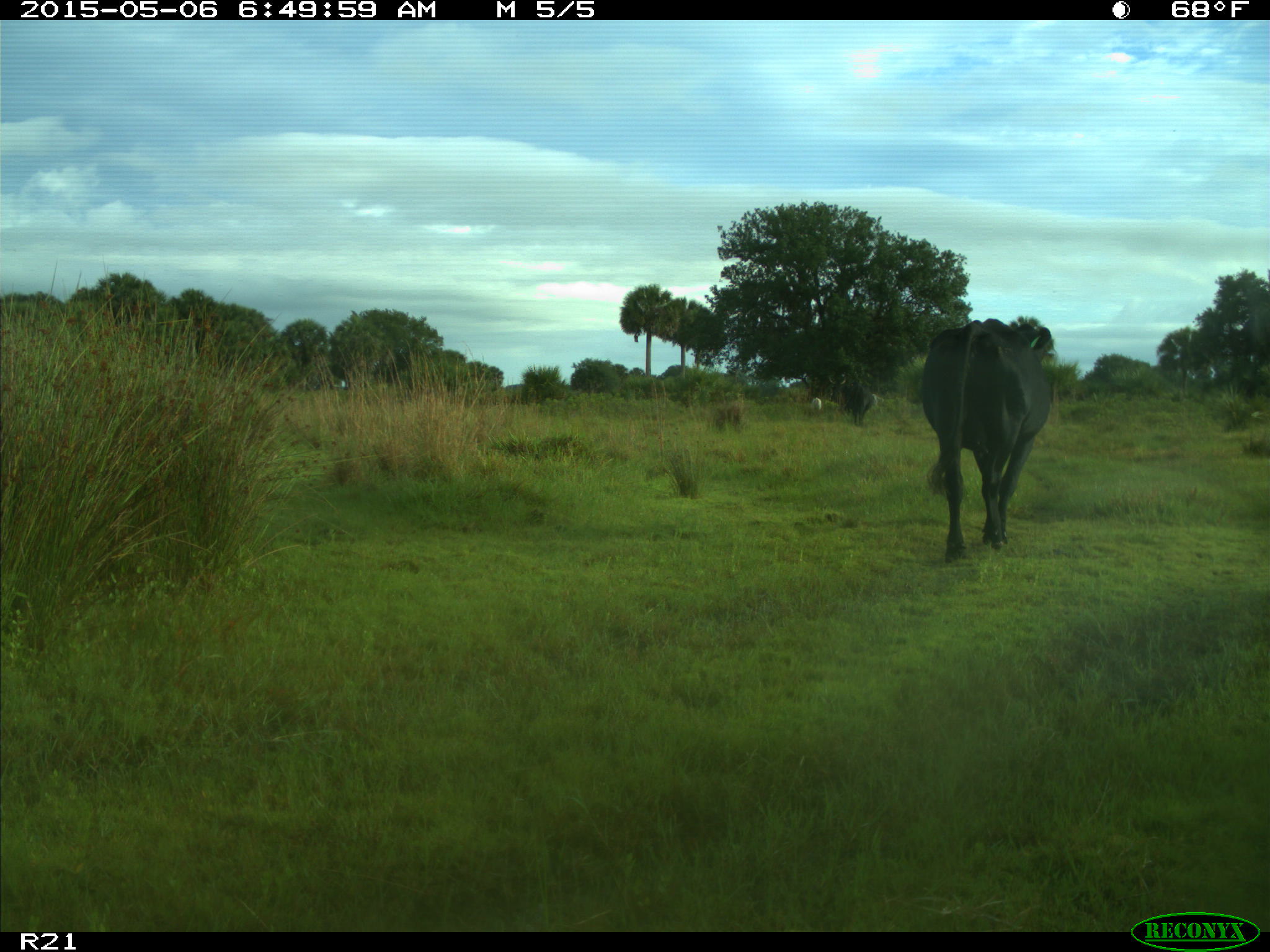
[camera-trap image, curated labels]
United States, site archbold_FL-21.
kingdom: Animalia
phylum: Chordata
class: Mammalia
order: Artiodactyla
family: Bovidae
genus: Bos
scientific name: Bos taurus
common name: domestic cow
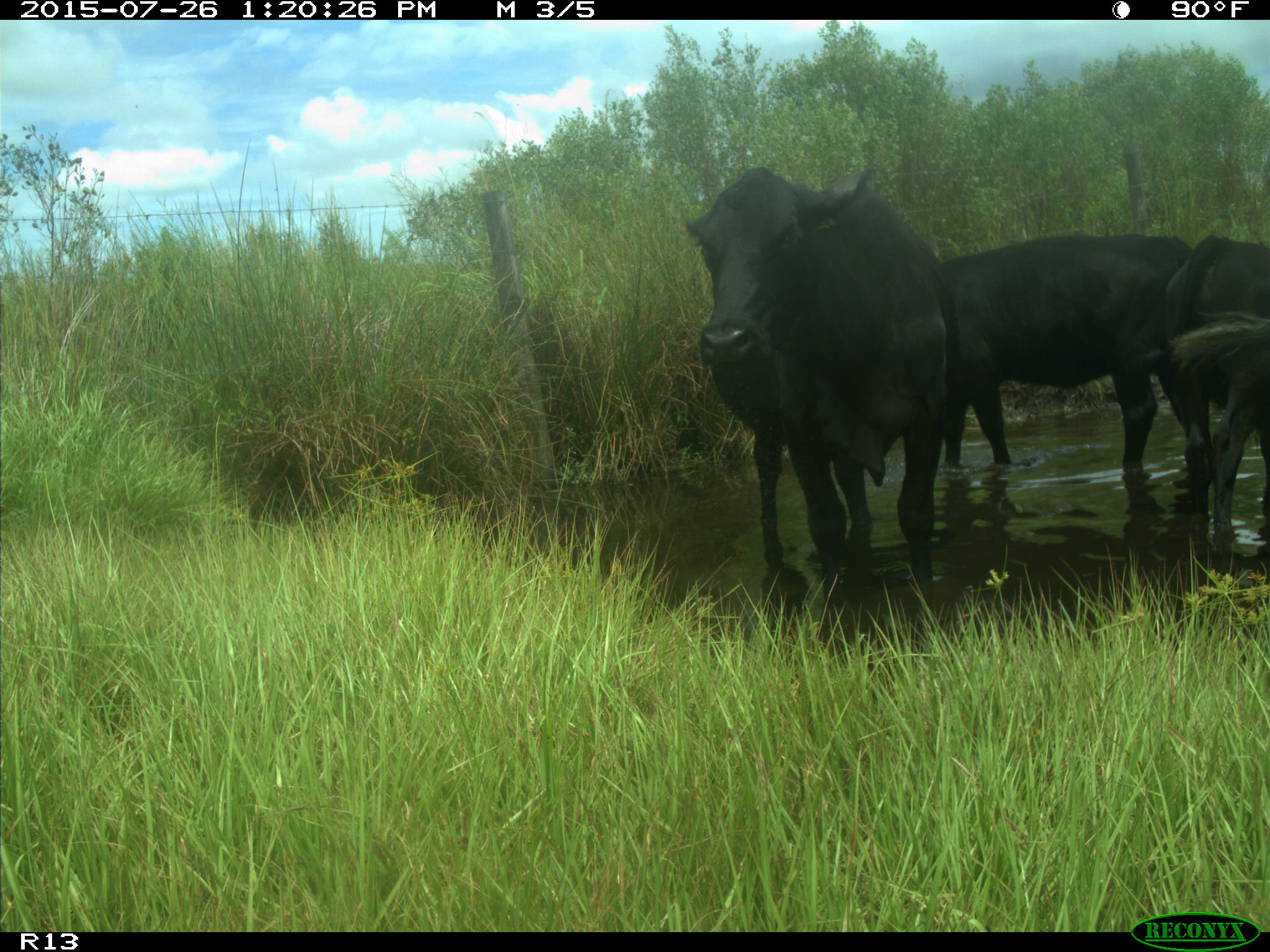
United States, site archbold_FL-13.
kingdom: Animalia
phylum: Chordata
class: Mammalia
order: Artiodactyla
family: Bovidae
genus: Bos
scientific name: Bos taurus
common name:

» **Try it**: Wherever the word "site" occurs in the data above, copy the line it sits in.

» **Answer to the exercise**:
United States, site archbold_FL-21.
United States, site archbold_FL-13.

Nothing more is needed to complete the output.